On the same day Ciaran Cunningham, a senior accountant with Anglo Irish, advised traders in the bank’s treasury section about how they could treat the deals. The jury heard that Mr Cunningham told them: “I think it’d be our preference to show them grossed, to be honest”.

Settling the transactions gross would mean the €7.2 billion in short-term deposits from ILP could be included in the bank’s balance sheet figure for customer deposits. This is what ultimately happened.

Mr Cunningham told the traders: “The risk is, if we do settle them net, we could be forced to net them in the accounts. That’d be a bit of a disaster.”

He told Úna Ní Raifeartaigh SC, prosecuting, that by “disaster”, he was referring to the fact that the intention of the transactions was balance sheet management and that netting them would have failed to achieve this.

Financial regulator

Later that month, Mr Bowe told Mary Elizabeth Donoghue in the Financial Regulator’s office: “Call it balance sheet dressing or window dressing or anything...our motive was not about liquidity.”

Ms Donoghue suggested: “So it’d look like an asset manager had placed money with yourselves” and Mr Bowe replied, “Exactly”.

At a meeting of the bank’s audit committee on November 18th, 2008, Colin Golden, Anglo’s head of group finance at the time read a briefing note detailing the ILP deal to the committee and said that “the transactions bolstered customer deposits”.

Donal O’Connor, a non-executive director and member of the audit committee who had dialed in from Australia, asked: “Was this window dressing?” Mr McAteer answered using the words “balance sheet management”.

The audit committee ultimately approved the treatment of the deals in Anglo’s balance sheet as customer deposits and Anglo’s auditors Ernst&Young (now EY) signed off on these accounts.

The balance sheet was published on December 3rd as part of Anglo’s preliminary results, with no explanatory note to show that €7.2 billion of the deposits were linked to the same value in loans to ILP.

Anglo accounts

The back to back deals began to emerge in media reports the following February and, as a result, ILP released a press statement disputing the way that Anglo’s had treated the deposits in their accounts. Anglo’s accounts were later re-issued with a note linking the deal together.

Mr Casey stepped down as Group chief executive of in February 2009. He told gardaí that, after his resignation, three phone-calls were made to change the accounting treatment of the transactions in ILP records to show it as a non-collateralised transaction.

The first of these, he said, was from Matt Moran. Another call was made from Donal O’Connor, who had succeeded Sean FitzPatrick as chairman.

He said these requests were rejected and, following that, the then secretary general of the Department of Finance, Kevin Cardiff, contacted ILP “enquiring about the accounting treatment for the transaction” and concluding that it was a ‘spat’ which should be sorted out between ILP and Anglo”.

WORK ORDER A:
Answer these from the Anglo Irish Bank passage:
(i) What value of short-term deposits from ILP could be counted as customer deposits if the deals were settled gross?
(ii) On what date did the bank's audit committee meet to hear the briefing note on the ILP deal?
(iii) Who succeeded Sean FitzPatrick as chairman?
WORK ORDER B: Copy word for word the part of the Anglo Irish Bank passage starting with "The balance sheet" and going on through "FitzPatrick as chairman.".

INFORMATION SUPPLIED:

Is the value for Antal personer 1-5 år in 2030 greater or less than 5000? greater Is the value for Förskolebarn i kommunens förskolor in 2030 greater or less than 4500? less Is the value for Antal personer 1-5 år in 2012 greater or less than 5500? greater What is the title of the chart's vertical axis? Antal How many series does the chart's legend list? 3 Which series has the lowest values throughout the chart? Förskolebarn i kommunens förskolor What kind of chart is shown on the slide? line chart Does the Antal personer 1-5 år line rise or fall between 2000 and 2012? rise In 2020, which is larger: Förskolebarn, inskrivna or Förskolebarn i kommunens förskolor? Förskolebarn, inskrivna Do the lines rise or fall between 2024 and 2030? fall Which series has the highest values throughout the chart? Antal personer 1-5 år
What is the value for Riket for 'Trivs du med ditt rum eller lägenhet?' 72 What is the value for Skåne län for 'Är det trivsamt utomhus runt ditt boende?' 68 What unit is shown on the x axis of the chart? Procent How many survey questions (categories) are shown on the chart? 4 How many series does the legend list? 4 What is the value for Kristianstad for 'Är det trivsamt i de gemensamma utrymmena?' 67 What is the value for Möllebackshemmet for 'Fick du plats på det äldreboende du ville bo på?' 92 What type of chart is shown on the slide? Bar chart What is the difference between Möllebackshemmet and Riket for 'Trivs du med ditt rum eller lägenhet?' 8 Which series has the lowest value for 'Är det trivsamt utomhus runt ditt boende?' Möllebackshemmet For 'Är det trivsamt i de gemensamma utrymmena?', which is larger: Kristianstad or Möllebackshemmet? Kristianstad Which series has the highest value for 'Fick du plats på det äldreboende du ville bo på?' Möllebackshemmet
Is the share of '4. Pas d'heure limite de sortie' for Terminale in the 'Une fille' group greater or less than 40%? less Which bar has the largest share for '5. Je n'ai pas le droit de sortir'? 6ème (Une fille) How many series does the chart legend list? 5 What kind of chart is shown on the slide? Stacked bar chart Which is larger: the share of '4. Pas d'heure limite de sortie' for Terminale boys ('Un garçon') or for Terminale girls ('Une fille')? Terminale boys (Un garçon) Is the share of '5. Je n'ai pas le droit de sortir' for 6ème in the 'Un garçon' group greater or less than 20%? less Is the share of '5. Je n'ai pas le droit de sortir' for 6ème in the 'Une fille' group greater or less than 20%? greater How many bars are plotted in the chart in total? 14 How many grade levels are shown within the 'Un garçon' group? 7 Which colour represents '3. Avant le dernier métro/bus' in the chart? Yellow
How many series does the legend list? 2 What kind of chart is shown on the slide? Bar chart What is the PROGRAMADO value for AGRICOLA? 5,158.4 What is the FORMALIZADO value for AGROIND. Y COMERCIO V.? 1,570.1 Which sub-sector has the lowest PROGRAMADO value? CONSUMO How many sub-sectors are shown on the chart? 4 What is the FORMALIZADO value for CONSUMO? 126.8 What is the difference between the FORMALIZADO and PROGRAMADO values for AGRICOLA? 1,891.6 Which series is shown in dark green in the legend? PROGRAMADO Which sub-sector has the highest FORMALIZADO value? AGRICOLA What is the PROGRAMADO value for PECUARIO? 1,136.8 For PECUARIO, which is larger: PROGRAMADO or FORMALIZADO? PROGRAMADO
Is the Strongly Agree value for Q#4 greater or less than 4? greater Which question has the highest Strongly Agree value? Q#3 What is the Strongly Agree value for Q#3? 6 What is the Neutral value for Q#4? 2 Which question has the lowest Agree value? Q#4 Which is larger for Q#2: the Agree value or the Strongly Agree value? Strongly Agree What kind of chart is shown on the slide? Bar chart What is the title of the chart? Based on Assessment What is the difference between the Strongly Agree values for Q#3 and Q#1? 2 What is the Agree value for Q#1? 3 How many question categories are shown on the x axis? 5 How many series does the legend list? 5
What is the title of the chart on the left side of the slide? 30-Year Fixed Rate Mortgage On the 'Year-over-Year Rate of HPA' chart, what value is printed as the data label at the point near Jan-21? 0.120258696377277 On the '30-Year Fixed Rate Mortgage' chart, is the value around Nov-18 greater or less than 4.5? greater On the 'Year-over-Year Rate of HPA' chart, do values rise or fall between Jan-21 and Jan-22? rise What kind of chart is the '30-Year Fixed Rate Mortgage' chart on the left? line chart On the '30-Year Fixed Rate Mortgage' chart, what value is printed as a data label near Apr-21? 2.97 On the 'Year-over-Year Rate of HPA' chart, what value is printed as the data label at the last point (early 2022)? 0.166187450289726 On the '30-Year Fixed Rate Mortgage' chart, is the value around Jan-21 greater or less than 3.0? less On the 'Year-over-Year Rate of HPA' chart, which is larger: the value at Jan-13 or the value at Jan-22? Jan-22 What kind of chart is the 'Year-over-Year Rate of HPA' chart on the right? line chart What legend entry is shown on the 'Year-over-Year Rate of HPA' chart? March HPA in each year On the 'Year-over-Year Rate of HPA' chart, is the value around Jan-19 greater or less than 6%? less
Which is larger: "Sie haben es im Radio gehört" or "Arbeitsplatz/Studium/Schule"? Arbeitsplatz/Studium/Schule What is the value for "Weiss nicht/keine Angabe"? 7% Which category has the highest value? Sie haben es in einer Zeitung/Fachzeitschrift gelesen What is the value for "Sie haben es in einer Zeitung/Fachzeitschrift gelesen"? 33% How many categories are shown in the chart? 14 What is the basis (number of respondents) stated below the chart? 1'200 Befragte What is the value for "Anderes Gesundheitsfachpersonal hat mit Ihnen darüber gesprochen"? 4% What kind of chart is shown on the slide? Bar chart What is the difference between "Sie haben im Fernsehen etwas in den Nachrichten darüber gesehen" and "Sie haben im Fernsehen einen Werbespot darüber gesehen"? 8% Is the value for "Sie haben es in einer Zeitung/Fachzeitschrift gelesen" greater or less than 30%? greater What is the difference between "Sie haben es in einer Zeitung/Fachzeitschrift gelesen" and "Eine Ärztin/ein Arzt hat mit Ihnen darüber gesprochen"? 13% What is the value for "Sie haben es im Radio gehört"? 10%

FINAL ANSWER A:
(i) €7.2 billion
(ii) November 18th, 2008
(iii) Donal O'Connor

FINAL ANSWER B:
The balance sheet was published on December 3rd as part of Anglo’s preliminary results, with no explanatory note to show that €7.2 billion of the deposits were linked to the same value in loans to ILP.

Anglo accounts

The back to back deals began to emerge in media reports the following February and, as a result, ILP released a press statement disputing the way that Anglo’s had treated the deposits in their accounts. Anglo’s accounts were later re-issued with a note linking the deal together.

Mr Casey stepped down as Group chief executive of in February 2009. He told gardaí that, after his resignation, three phone-calls were made to change the accounting treatment of the transactions in ILP records to show it as a non-collateralised transaction.

The first of these, he said, was from Matt Moran. Another call was made from Donal O’Connor, who had succeeded Sean FitzPatrick as chairman.